**Page excerpt**
'''

In this context, a key indicator of the quality of governance is whether a government is committed to transparency, accountability, the rule of law, and human rights. When a ruler or a governing elite is undemocratic or otherwise unaccountable to its citizens, poor management, poor economic decision-making, corruption, and human rights abuses thrive. Instead of improving the overall situation, the existence of a centrally controlled stream of revenue-such as oil revenue-can serve to reinforce or exacerbate an undemocratic or otherwise unaccountable ruler's or governing elite's worst tendencies by providing the financial wherewithal to entrench and enrich itself without any corresponding accountability. These problems are clearly present in Saudi Arabia.

The Public Investment Fund has, in a very short period, amassed approximately US$700 billion, which has made the PIF one of the largest sovereign wealth funds in the world.[3] In April 2016, Mohammad bin Salman announced the country’s signature economic reform plan, Vision 2030, aimed at diversifying the economy and creating a “global investment powerhouse.”[4] The PIF is central to the execution of Vision 2030.[5] Vision 2030 foresees the PIF becoming the largest sovereign wealth fund in the world.”[6] The Crown Prince has repeatedly claimed the PIF will control more than $2 trillion of assets by 2030.[7]

Crown Prince Mohammed is the chairman of the PIF and effectively has control over a nearly trillion-dollar fund that is built on the state’s oil wealth. Since he took control of the PIF in 2015, Saudi government investment decisions have been dominated by the PIF, making the bulk of Saudi investments. The Crown Prince has also consolidated the Saudi government’s international investments into the PIF. Before 2015, a number of ministries and other State institutions maintained their own funds for foreign investments. Now, the PIF is the kingdom’s “sole state investor internationally,” according to a report on the PIF by the German Institute for International and Social Affairs.[8] The PIF describes itself as “the Kingdom's main investment arm,” with a focus on “achieving attractive financial returns and long-term value for Saudi Arabia.”[9] The PIF’s profits are meant to serve as the “engine driving the transformation of Saudi Arabia’s economy.”[10] By any measure, the Saudi state, the Crown Prince and the PIF are inextricably intertwined.

'''

**Data**
'''

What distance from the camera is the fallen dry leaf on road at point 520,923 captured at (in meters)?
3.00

'''

**Set task 1**
Please return, word for word, the part of the passage on Saudi Arabia's Public Investment Fund from "In this context, a" up to and including "in Saudi Arabia.".
**Set task 2**
Answer these questions from the passage on Saudi Arabia's Public Investment Fund:
(a) In what month and year did Mohammad bin Salman announce Vision 2030?
(b) About how much money has the PIF amassed?
(c) Which organization's report calls the PIF the kingdom's "sole state investor internationally"?
**Set task 3**
List every commitment that the passage on Saudi Arabia's Public Investment Fund names as a key indicator of the quality of governance.

**Exercise response 1**
In this context, a key indicator of the quality of governance is whether a government is committed to transparency, accountability, the rule of law, and human rights. When a ruler or a governing elite is undemocratic or otherwise unaccountable to its citizens, poor management, poor economic decision-making, corruption, and human rights abuses thrive. Instead of improving the overall situation, the existence of a centrally controlled stream of revenue-such as oil revenue-can serve to reinforce or exacerbate an undemocratic or otherwise unaccountable ruler's or governing elite's worst tendencies by providing the financial wherewithal to entrench and enrich itself without any corresponding accountability. These problems are clearly present in Saudi Arabia.

**Exercise response 2**
(a) April 2016
(b) About US$700 billion
(c) The German Institute for International and Social Affairs

**Exercise response 3**
- Transparency
- Accountability
- The rule of law
- Human rights